Exercises to complete
a - Write out the passage from the Silent Hill 2 Remake accessibility text below, starting at "Silent Hill 2 Remake Accessibility" and ending at "granular customisable difficulty.".
b - Pick out every line in the records below that contains the string "brick", and copy each of those lines.

Document extract

* * *

I can’t be too specific about what involvement I had on the game, but I can say the finished release includes content warnings which can be toggled to pause gameplay before progressing if desired for a number of topics, warnings before bright flashing lights or sudden loud noises, and accessibility options for things like permanent reminders which timeline the player is in, and confirmation prompts before committing to major plot defining choices during the game.

Silent Hill 2 Remake Accessibility

I’ll be honest, when it was announced that Bloober Team, developers of The Medium, were going to be handling the 2024 remake of Silent Hill 2, I wasn’t terribly confident about how the game would turn out. Bloober Team’s prior releases haven’t been terribly impressive in terms of accessibility support, and were even worse in terms of sensitively handling mental health themes in horror.

However, I was pleasantly surprised when, at launch, Silent Hill 2 Remake featured not only a robust and detailed content warnings screen on first boot, but also an accessibility quick start menu, allowing for various tweaks to be added such as support for a centre screen reticle and granular customisable difficulty.

* * *

Given entries
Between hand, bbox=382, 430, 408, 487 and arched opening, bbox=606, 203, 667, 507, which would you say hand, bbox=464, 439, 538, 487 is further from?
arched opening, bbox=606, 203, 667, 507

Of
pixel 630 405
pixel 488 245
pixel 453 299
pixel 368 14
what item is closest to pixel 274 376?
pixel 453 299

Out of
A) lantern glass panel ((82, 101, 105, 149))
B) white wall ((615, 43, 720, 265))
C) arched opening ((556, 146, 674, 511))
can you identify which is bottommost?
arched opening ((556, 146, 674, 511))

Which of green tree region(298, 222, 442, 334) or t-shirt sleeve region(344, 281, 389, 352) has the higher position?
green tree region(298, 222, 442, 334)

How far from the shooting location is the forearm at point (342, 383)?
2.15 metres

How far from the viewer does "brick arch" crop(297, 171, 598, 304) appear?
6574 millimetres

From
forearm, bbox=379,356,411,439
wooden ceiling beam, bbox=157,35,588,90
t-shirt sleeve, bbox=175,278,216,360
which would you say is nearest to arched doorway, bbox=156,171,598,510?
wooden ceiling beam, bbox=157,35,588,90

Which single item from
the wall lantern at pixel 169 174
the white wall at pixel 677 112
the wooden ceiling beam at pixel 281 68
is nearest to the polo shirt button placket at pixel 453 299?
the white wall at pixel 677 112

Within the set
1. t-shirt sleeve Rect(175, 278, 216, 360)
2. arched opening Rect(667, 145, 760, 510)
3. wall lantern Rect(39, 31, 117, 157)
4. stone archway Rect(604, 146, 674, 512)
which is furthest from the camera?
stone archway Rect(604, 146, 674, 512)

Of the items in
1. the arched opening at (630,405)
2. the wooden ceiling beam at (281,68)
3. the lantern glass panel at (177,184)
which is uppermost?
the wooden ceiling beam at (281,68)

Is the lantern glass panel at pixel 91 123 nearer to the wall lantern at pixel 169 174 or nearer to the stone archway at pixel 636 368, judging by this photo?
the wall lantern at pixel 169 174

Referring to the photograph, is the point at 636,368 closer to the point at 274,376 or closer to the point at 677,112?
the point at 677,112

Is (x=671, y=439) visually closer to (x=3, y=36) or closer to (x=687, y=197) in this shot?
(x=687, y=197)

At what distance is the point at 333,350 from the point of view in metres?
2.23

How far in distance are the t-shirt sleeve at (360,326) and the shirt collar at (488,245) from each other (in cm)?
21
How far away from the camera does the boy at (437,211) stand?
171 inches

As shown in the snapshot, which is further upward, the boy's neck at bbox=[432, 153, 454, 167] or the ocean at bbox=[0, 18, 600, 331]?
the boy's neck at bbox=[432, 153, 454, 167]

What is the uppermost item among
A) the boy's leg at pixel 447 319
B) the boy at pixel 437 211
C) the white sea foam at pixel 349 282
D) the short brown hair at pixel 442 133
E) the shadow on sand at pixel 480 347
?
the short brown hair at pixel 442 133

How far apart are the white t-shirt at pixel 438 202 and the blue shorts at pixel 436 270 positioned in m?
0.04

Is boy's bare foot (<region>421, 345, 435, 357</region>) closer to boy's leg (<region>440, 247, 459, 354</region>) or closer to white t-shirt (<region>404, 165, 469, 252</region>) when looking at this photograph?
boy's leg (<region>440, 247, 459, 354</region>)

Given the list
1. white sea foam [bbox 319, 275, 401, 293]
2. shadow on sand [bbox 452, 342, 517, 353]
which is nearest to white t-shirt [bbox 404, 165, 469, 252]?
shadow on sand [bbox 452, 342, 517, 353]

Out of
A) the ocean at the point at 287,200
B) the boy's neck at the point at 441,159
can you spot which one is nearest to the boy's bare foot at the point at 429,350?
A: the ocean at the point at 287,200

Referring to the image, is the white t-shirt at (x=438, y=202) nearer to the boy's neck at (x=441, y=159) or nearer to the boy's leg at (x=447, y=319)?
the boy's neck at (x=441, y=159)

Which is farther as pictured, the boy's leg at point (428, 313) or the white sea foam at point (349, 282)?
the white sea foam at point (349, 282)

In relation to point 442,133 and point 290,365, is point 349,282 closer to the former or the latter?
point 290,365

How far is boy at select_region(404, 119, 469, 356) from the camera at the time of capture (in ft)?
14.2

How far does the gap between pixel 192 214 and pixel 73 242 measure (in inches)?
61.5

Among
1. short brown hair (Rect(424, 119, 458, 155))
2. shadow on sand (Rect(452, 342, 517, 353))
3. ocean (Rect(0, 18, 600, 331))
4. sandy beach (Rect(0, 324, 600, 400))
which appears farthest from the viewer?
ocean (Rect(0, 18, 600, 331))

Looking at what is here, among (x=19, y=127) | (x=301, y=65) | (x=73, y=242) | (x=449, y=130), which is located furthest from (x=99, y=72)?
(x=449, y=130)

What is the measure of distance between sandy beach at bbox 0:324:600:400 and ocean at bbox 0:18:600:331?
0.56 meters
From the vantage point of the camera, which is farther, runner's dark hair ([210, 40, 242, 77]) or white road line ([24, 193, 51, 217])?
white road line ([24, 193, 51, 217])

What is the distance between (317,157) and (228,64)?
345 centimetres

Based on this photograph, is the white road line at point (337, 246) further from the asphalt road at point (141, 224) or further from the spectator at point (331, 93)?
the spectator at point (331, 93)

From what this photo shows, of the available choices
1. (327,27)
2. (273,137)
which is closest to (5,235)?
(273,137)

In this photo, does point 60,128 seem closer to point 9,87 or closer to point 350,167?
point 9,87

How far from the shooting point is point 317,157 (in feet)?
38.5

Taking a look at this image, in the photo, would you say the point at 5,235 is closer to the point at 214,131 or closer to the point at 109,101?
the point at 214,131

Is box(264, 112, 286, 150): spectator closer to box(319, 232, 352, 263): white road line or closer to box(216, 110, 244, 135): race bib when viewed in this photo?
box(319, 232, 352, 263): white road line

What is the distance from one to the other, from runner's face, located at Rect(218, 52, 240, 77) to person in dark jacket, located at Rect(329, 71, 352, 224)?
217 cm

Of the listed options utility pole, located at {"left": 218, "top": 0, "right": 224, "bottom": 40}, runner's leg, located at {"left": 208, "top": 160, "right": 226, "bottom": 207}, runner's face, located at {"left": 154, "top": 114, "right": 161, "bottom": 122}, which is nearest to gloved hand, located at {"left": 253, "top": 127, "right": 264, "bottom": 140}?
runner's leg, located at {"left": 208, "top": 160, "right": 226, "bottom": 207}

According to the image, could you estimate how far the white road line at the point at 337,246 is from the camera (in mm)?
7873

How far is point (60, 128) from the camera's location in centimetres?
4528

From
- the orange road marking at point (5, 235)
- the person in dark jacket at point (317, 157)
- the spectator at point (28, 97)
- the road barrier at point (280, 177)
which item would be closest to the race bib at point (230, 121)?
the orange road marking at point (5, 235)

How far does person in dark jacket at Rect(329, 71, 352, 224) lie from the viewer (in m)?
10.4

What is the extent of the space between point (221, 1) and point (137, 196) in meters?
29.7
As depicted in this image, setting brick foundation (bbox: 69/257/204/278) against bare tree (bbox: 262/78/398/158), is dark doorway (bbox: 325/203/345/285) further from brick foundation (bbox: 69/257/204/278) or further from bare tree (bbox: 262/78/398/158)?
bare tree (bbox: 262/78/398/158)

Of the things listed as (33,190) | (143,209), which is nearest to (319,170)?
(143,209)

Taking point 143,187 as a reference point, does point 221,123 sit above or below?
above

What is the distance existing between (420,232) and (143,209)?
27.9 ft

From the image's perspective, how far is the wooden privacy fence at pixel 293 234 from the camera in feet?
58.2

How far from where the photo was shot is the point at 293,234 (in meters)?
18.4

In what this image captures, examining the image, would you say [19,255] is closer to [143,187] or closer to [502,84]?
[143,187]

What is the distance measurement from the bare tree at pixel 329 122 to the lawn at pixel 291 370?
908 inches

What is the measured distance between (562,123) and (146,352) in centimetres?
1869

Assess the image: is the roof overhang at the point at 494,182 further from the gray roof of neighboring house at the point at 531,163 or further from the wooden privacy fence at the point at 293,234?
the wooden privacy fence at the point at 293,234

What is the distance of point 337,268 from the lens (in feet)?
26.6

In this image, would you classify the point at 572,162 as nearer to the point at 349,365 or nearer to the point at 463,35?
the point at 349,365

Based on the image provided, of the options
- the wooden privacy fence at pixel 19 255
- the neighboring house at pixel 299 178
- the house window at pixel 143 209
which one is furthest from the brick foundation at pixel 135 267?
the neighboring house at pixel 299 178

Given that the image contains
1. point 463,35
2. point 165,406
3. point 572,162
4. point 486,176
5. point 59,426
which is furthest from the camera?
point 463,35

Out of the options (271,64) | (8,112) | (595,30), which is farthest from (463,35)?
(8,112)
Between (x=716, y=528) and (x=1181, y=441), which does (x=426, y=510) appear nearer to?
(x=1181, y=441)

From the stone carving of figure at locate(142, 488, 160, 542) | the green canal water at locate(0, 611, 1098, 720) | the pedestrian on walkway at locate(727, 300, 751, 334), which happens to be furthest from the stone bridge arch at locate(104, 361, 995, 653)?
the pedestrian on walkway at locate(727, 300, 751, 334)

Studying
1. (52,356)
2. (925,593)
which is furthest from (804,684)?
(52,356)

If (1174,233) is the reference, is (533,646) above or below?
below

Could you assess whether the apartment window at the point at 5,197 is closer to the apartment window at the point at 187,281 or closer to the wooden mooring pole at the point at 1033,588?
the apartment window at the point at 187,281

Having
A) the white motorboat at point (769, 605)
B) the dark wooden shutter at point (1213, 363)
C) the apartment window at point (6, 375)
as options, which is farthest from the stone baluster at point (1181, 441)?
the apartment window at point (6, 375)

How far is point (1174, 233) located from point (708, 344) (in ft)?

* * *

Results for each task
a -
Silent Hill 2 Remake Accessibility

I’ll be honest, when it was announced that Bloober Team, developers of The Medium, were going to be handling the 2024 remake of Silent Hill 2, I wasn’t terribly confident about how the game would turn out. Bloober Team’s prior releases haven’t been terribly impressive in terms of accessibility support, and were even worse in terms of sensitively handling mental health themes in horror.

However, I was pleasantly surprised when, at launch, Silent Hill 2 Remake featured not only a robust and detailed content warnings screen on first boot, but also an accessibility quick start menu, allowing for various tweaks to be added such as support for a centre screen reticle and granular customisable difficulty.

b -
How far from the viewer does "brick arch" crop(297, 171, 598, 304) appear?
As depicted in this image, setting brick foundation (bbox: 69/257/204/278) against bare tree (bbox: 262/78/398/158), is dark doorway (bbox: 325/203/345/285) further from brick foundation (bbox: 69/257/204/278) or further from bare tree (bbox: 262/78/398/158)?
which one is furthest from the brick foundation at pixel 135 267?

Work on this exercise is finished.